A partir de 2015, o Polo e a AS-PTA começaram a trazer a raça de ovelha Morada Nova para habitar o território da Borborema. Esta variedade de ovino foi identificada pela primeira vez no município de mesmo nome no Semiárido cearense e ainda é pouco conhecida na Paraíba.
Começando pelos jovens – Na Borborema, os primeiros cuidadores dela foram os jovens das famílias agricultoras associadas ao Polo. Por que a juventude? Por vários motivos. Principalmente, para possibilitar aos/às jovens uma fonte de renda e mais autonomia financeira e na tomada de decisão no agroecossistema familiar.
“Antes, os jovens já criavam animais, só que eram dos pais. O pai vendia e ele não tinha acesso ao recurso, não recebia pelo trabalho. E, quando começaram a criar seus próprios animais, eles começam a gerir seus próprios recursos. Quando nasce um macho, por exemplo, vende e compra um sapato, um celular, um remédio, ajuda em casa, se for necessário”, explica Felipe.

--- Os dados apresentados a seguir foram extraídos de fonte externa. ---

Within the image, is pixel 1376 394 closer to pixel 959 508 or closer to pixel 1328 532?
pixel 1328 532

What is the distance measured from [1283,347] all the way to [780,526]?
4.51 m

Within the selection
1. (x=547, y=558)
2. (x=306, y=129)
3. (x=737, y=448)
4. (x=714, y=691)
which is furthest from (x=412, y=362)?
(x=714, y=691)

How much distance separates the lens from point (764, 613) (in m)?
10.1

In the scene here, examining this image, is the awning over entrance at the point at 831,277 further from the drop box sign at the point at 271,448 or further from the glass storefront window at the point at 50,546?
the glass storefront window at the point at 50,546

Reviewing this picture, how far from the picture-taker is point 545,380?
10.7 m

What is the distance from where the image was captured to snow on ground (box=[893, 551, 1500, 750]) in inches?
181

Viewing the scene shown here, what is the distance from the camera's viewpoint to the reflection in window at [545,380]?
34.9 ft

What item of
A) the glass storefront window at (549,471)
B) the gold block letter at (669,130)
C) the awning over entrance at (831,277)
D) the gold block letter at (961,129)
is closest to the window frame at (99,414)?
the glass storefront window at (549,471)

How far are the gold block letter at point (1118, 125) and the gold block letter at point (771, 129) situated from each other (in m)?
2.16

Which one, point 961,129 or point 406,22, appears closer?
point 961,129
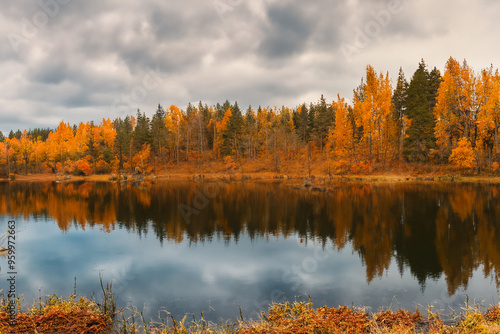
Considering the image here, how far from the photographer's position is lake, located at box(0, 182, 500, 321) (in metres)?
12.9

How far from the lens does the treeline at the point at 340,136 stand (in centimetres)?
5966

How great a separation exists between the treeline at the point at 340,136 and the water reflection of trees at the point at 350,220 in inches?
971

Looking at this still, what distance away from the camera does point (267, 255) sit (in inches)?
749

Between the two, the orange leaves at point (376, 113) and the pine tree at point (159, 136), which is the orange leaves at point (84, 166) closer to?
the pine tree at point (159, 136)

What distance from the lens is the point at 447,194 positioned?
38.9 metres

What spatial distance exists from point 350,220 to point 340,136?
58342 millimetres

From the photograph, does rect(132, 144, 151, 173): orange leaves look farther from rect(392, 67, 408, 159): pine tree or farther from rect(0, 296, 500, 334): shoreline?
rect(0, 296, 500, 334): shoreline

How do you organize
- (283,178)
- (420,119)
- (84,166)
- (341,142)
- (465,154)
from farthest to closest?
(84,166), (341,142), (283,178), (420,119), (465,154)

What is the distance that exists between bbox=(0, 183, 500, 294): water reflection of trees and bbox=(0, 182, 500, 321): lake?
121 mm

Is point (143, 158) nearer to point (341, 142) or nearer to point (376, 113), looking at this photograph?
point (341, 142)

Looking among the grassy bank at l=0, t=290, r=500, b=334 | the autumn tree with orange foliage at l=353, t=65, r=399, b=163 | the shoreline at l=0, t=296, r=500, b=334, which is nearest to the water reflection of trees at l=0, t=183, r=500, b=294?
the shoreline at l=0, t=296, r=500, b=334

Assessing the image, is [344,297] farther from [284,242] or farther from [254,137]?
[254,137]

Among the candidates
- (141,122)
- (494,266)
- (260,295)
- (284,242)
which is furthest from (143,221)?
(141,122)

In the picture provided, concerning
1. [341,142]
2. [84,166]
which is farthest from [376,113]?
[84,166]
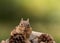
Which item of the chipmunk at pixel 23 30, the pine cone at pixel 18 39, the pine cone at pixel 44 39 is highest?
the chipmunk at pixel 23 30

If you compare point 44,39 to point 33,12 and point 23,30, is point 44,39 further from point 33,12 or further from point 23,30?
point 33,12

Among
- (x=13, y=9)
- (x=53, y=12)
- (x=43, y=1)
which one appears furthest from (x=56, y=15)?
(x=13, y=9)

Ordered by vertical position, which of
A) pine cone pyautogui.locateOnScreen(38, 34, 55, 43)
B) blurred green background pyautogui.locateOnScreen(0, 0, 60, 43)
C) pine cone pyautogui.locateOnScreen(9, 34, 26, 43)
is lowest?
pine cone pyautogui.locateOnScreen(9, 34, 26, 43)

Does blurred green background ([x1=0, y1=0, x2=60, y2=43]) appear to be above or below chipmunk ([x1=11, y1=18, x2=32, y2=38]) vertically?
above

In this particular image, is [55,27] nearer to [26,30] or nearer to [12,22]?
[12,22]

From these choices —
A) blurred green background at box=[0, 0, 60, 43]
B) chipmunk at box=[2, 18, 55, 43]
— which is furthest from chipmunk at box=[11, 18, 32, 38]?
blurred green background at box=[0, 0, 60, 43]

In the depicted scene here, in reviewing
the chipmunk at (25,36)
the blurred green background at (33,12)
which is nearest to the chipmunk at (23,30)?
the chipmunk at (25,36)

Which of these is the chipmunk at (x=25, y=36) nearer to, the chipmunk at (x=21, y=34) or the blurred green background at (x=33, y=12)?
the chipmunk at (x=21, y=34)

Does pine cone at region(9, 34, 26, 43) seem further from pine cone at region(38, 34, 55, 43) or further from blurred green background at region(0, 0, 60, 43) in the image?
blurred green background at region(0, 0, 60, 43)
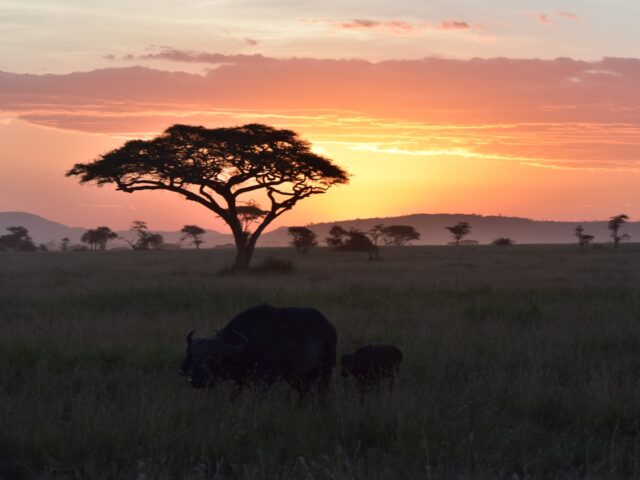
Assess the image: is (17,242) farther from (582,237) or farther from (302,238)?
(582,237)

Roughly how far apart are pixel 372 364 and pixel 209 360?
2031 mm

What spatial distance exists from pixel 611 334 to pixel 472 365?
3.16 meters

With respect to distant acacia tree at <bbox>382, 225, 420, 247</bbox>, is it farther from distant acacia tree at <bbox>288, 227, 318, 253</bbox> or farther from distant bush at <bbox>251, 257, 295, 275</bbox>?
distant bush at <bbox>251, 257, 295, 275</bbox>

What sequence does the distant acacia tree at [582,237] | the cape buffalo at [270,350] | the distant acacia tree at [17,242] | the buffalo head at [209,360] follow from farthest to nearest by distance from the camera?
the distant acacia tree at [17,242] < the distant acacia tree at [582,237] < the cape buffalo at [270,350] < the buffalo head at [209,360]

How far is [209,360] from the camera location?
7801 millimetres

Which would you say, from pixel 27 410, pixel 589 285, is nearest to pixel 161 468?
pixel 27 410

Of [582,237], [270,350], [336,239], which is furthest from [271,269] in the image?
[582,237]

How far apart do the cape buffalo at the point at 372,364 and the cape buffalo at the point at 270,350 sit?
643 millimetres

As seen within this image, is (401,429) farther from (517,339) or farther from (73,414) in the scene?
(517,339)

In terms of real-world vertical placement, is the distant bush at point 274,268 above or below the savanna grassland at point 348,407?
above

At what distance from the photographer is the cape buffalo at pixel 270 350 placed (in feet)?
25.8

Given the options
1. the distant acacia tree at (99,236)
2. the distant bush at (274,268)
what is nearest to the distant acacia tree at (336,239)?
the distant bush at (274,268)

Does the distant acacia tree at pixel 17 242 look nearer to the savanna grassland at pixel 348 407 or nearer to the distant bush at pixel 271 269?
the distant bush at pixel 271 269

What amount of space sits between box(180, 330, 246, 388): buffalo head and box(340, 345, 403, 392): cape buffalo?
1.61 meters
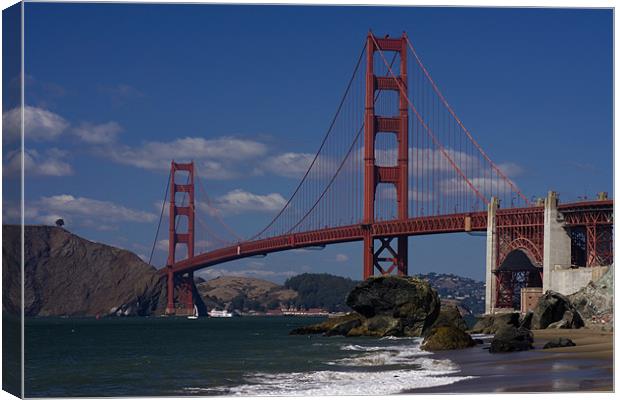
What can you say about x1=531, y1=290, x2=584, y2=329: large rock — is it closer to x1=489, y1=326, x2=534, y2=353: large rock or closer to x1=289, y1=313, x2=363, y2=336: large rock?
x1=289, y1=313, x2=363, y2=336: large rock

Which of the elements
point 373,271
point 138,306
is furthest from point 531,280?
point 138,306

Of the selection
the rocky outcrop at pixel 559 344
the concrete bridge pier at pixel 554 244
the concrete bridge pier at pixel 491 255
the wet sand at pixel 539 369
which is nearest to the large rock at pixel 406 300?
the wet sand at pixel 539 369

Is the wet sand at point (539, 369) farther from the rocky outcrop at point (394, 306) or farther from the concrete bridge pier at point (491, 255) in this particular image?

“Isso contribui diretamente para o combate ao êxodo rural. Os jovens não veem nenhuma perspectiva na zona rural porque não desenvolvem nenhuma atividade produtiva ou não estão obtendo renda. E, quando têm acesso ao Fundo Rotativo [Solidário] começam a perceber que é possível, sim, permanecer ali e desenvolver suas atividades e ter renda e autonomia”, continua Felipe.
O Fundo Rotativo Solidário (FRS) é um mecanismo que tem permitido que os ovinos Morada Nova se multipliquem na região. Os jovens das comunidades se organizam em grupos e recebem alguns animais que são destinados a algumas pessoas do grupo. Estes assumem o compromisso de doar a mesma quantidade de animais recebida a quem é do grupo e ainda espera os seus.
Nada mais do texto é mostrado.